In his article “Breeding Culture: Barebacking, Bugchasing, Giftgiving,” humanities scholar and author Tim Dean discusses the deep, primal needs that might be at work in a gang bang—particularly in a bareback (i.e. condomless) context. At first, Dean’s assessment dovetails with Daniel’s in that both see the “multiply penetrated bottom as achieving an elevated status” because he alone enjoys all the men in the room, and through skin-to-skin contact establishes a corporeal connection between the tops, “a kind of bodily community.” The bottom is adored as the vessel that makes the moment work.

But then Dean goes further. Every subculture has rituals, he suggests, that build a sense of community, helping current members connect both to one another and to past generations. For the deeply divided American gay subculture, which lost an entire generation to the AIDS crisis, the gang bang might be one such ritual—invented not only to break barriers between living gay men, but also to connect them to the carnal traditions of their gay forbears, across the barriers of time and disease. This explanation may seem like sophistry at first—but then I think of the high fives and laughter among tops in gang bang porn and the nostalgia many gay men express for the good old days of the New York bath houses before AIDS. Maybe a gang bang really does provide us with a sense of connection to each other—and a sense of connection to the lasting rites of our peculiar culture—that we’re not getting any more at the bars, or theater, or wherever else we’re supposed to feel gay.

But if the gang bang is a ritual aimed at promoting healing, connection, or community, it’s undeniably a risky one. Daniel is not blind to the darker side of the gang bang experience, or to the desires that drive his clients—though he treats these subjects very lightly. He suggests that most gang bangs are bareback because condoms are dangerously rough on a bottom’s body. (While bottoms on PrEP might be protected from HIV, condomless group sex is obviously high-risk for STI transmission.) He mentions that some of his clients are interested in the service only when they have been “partying” (gay code for using meth or other drugs) and, in their altered state of mind, feel invincible. And while explaining how gang bangs build self-esteem, he notes that “there are those who have a poor self-image and feel like getting fucked is the only legitimate validation.”

This gave me pause. I asked Daniel if he thought the sessions really helped these people, provided a temporary fix, or just made things worse. “Out of three years,” Daniel says, thinking carefully, “perhaps two or three have walked away—I don’t want to say feeling worse, but having had some kind of epiphany where they realize they don’t want to do that again.”

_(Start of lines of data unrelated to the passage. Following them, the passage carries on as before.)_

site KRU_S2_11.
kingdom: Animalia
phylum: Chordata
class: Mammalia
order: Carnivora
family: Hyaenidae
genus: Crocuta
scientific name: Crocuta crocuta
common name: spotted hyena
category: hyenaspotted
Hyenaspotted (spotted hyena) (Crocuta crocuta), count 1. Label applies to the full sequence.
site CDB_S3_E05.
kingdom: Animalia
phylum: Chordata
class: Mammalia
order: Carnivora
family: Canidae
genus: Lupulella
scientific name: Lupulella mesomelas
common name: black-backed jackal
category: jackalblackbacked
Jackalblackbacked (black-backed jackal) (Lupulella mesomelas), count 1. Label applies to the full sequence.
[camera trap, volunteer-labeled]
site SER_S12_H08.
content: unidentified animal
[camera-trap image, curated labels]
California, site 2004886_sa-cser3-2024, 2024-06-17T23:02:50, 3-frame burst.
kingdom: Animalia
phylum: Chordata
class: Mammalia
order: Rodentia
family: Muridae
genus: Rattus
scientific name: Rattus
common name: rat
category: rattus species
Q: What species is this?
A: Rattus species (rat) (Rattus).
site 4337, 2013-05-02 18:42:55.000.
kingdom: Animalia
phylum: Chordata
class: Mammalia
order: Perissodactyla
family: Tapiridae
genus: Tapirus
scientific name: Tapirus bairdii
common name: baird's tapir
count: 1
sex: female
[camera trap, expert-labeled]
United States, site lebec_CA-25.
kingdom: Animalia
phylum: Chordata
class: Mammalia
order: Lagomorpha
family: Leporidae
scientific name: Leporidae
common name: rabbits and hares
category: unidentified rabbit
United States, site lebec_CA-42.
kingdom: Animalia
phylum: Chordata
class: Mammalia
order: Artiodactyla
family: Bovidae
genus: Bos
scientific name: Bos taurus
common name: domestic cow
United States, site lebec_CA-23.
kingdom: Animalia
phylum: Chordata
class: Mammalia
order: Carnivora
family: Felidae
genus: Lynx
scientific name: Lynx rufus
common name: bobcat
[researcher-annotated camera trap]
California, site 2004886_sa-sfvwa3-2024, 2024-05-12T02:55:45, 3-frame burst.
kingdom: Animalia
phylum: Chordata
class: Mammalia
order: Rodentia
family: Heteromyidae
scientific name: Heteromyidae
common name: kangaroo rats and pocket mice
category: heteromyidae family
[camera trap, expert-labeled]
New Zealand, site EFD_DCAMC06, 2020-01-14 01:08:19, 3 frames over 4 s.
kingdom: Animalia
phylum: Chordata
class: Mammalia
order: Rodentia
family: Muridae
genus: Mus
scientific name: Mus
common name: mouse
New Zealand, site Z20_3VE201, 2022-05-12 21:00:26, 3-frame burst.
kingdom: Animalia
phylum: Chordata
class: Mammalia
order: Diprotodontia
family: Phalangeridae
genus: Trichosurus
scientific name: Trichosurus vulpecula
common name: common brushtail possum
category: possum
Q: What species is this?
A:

If gang bangs do fulfill some primal need, our community hasn’t found a way to discuss it openly. Though a number of Daniel’s clients initially agreed to discuss their gang bang experience with me, most changed their minds when confronted with the idea of public exposure. Only one client spoke, sending Daniel a text-message testimony that he forwarded. But the client’s brief words spoke volumes: “That night was the worst night of my life. Couldn’t decide if you were completely insane or a total genius. Wasn’t sure if I hated you or wanted to marry you. I wasn’t prepared for the mind-fuck. But for better or for worse, I’m so glad I experienced it.”